▸ **Exercise prompt**
The answer must be the full listing, restated word for word.

▸ **Given data**
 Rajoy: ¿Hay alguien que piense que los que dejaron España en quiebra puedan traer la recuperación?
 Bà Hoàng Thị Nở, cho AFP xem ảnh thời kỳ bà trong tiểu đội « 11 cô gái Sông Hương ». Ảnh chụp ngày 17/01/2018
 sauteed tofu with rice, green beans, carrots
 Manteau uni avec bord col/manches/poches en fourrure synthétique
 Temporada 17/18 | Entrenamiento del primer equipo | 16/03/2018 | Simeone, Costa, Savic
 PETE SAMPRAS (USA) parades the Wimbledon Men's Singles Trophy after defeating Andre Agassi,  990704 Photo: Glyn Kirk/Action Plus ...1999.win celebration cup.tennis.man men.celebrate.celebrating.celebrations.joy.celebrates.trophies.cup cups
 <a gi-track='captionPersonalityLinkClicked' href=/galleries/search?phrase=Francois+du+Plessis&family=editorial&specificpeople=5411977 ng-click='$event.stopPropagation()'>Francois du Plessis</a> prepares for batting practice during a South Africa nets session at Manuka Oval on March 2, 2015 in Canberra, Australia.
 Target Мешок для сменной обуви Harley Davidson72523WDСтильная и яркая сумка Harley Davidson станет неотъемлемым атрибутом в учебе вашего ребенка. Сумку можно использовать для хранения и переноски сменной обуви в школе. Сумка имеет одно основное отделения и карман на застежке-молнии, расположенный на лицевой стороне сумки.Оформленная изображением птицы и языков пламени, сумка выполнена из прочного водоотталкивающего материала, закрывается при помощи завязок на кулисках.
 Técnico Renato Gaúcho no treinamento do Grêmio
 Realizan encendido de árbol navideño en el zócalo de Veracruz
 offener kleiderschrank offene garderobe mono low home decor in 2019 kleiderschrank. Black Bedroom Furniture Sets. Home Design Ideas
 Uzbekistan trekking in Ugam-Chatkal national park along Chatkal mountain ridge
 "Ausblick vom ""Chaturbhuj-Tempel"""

▸ **Exercise solution**
 Rajoy: ¿Hay alguien que piense que los que dejaron España en quiebra puedan traer la recuperación?
 Bà Hoàng Thị Nở, cho AFP xem ảnh thời kỳ bà trong tiểu đội « 11 cô gái Sông Hương ». Ảnh chụp ngày 17/01/2018
 sauteed tofu with rice, green beans, carrots
 Manteau uni avec bord col/manches/poches en fourrure synthétique
 Temporada 17/18 | Entrenamiento del primer equipo | 16/03/2018 | Simeone, Costa, Savic
 PETE SAMPRAS (USA) parades the Wimbledon Men's Singles Trophy after defeating Andre Agassi,  990704 Photo: Glyn Kirk/Action Plus ...1999.win celebration cup.tennis.man men.celebrate.celebrating.celebrations.joy.celebrates.trophies.cup cups
 <a gi-track='captionPersonalityLinkClicked' href=/galleries/search?phrase=Francois+du+Plessis&family=editorial&specificpeople=5411977 ng-click='$event.stopPropagation()'>Francois du Plessis</a> prepares for batting practice during a South Africa nets session at Manuka Oval on March 2, 2015 in Canberra, Australia.
 Target Мешок для сменной обуви Harley Davidson72523WDСтильная и яркая сумка Harley Davidson станет неотъемлемым атрибутом в учебе вашего ребенка. Сумку можно использовать для хранения и переноски сменной обуви в школе. Сумка имеет одно основное отделения и карман на застежке-молнии, расположенный на лицевой стороне сумки.Оформленная изображением птицы и языков пламени, сумка выполнена из прочного водоотталкивающего материала, закрывается при помощи завязок на кулисках.
 Técnico Renato Gaúcho no treinamento do Grêmio
 Realizan encendido de árbol navideño en el zócalo de Veracruz
 offener kleiderschrank offene garderobe mono low home decor in 2019 kleiderschrank. Black Bedroom Furniture Sets. Home Design Ideas
 Uzbekistan trekking in Ugam-Chatkal national park along Chatkal mountain ridge
 "Ausblick vom ""Chaturbhuj-Tempel"""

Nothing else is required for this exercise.